San Diego Zoo/Safari Park
If you go to San Diego for one reason and one reason only…make that reason the San Diego Zoo. Let it be known that the San Diego Zoo is the best place on earth. If you only have one hour to go, go see the orangutans, pandas, gorillas and hippos. That might actually take more than an hour so I would even narrow it down to the gorillas. Interacting with them was one of the coolest experiences. If you pull up a video on your phone of other gorillas or bring a photo book and hold them up to the glass, they will actually come over and take interest. We fell in love with these guys.
Moments before taking this, this lion stood up and let out a roar that sent shivers down your spine.
This momma hippo was teaching her calf how to stay under water.
If the zoo itself isn’t enough, San Diego is also home to a safari. The San Diego Zoo Safari Park is 1,800 acres near Escondido with free range exhibits and safari trams. There are over 2,600 animals representing more than 300 species here. The highlight? The cheetah track. Watching a cheetah reach top speed 20 feet in front of you is pretty incredible. A close second was seeing 1 of only 4 critically endangered northern white rhino’s left in the world.

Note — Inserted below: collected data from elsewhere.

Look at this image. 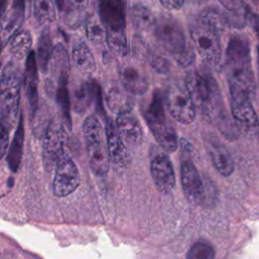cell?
Returning a JSON list of instances; mask_svg holds the SVG:
<instances>
[{
	"label": "cell",
	"mask_w": 259,
	"mask_h": 259,
	"mask_svg": "<svg viewBox=\"0 0 259 259\" xmlns=\"http://www.w3.org/2000/svg\"><path fill=\"white\" fill-rule=\"evenodd\" d=\"M227 77L231 98L253 99L256 91L255 77L251 66L249 42L240 37L230 38L226 50Z\"/></svg>",
	"instance_id": "6da1fadb"
},
{
	"label": "cell",
	"mask_w": 259,
	"mask_h": 259,
	"mask_svg": "<svg viewBox=\"0 0 259 259\" xmlns=\"http://www.w3.org/2000/svg\"><path fill=\"white\" fill-rule=\"evenodd\" d=\"M24 74L14 62H9L0 75V120L11 128L17 117Z\"/></svg>",
	"instance_id": "7a4b0ae2"
},
{
	"label": "cell",
	"mask_w": 259,
	"mask_h": 259,
	"mask_svg": "<svg viewBox=\"0 0 259 259\" xmlns=\"http://www.w3.org/2000/svg\"><path fill=\"white\" fill-rule=\"evenodd\" d=\"M83 134L91 170L96 175H105L109 170L110 159L103 127L95 115H89L84 120Z\"/></svg>",
	"instance_id": "3957f363"
},
{
	"label": "cell",
	"mask_w": 259,
	"mask_h": 259,
	"mask_svg": "<svg viewBox=\"0 0 259 259\" xmlns=\"http://www.w3.org/2000/svg\"><path fill=\"white\" fill-rule=\"evenodd\" d=\"M185 88L195 107H198L202 113L209 114L212 111L218 86L210 76L192 71L185 78Z\"/></svg>",
	"instance_id": "277c9868"
},
{
	"label": "cell",
	"mask_w": 259,
	"mask_h": 259,
	"mask_svg": "<svg viewBox=\"0 0 259 259\" xmlns=\"http://www.w3.org/2000/svg\"><path fill=\"white\" fill-rule=\"evenodd\" d=\"M189 31L192 41L202 60L209 65L217 66L222 57L220 34L199 22L192 24Z\"/></svg>",
	"instance_id": "5b68a950"
},
{
	"label": "cell",
	"mask_w": 259,
	"mask_h": 259,
	"mask_svg": "<svg viewBox=\"0 0 259 259\" xmlns=\"http://www.w3.org/2000/svg\"><path fill=\"white\" fill-rule=\"evenodd\" d=\"M54 170V194L58 197H64L73 193L80 184V174L76 164L66 152L58 158Z\"/></svg>",
	"instance_id": "8992f818"
},
{
	"label": "cell",
	"mask_w": 259,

After about 5 weeks in San Diego we hit the PCH and began our trek north through Encinitas, Carlsbad, and San Clemente. The drive to Orange County is a handful of beach towns with palm trees lining the highway. We stopped in Encinitas to walk around town and check out the Self Realization Fellowship’s meditation gardens. The super zen gardens sit on a bluff overlooking the pacific and are home to koi ponds and bonsai trees – the perfect way to break up the drive.
San Diego was a pretty excellent first taste of California and allowed us to quickly realize why so many people across the U.S. make a continual trek west.
From here we hit Orange County and Los Angeles to round out the summer and begin fall. More to come on that.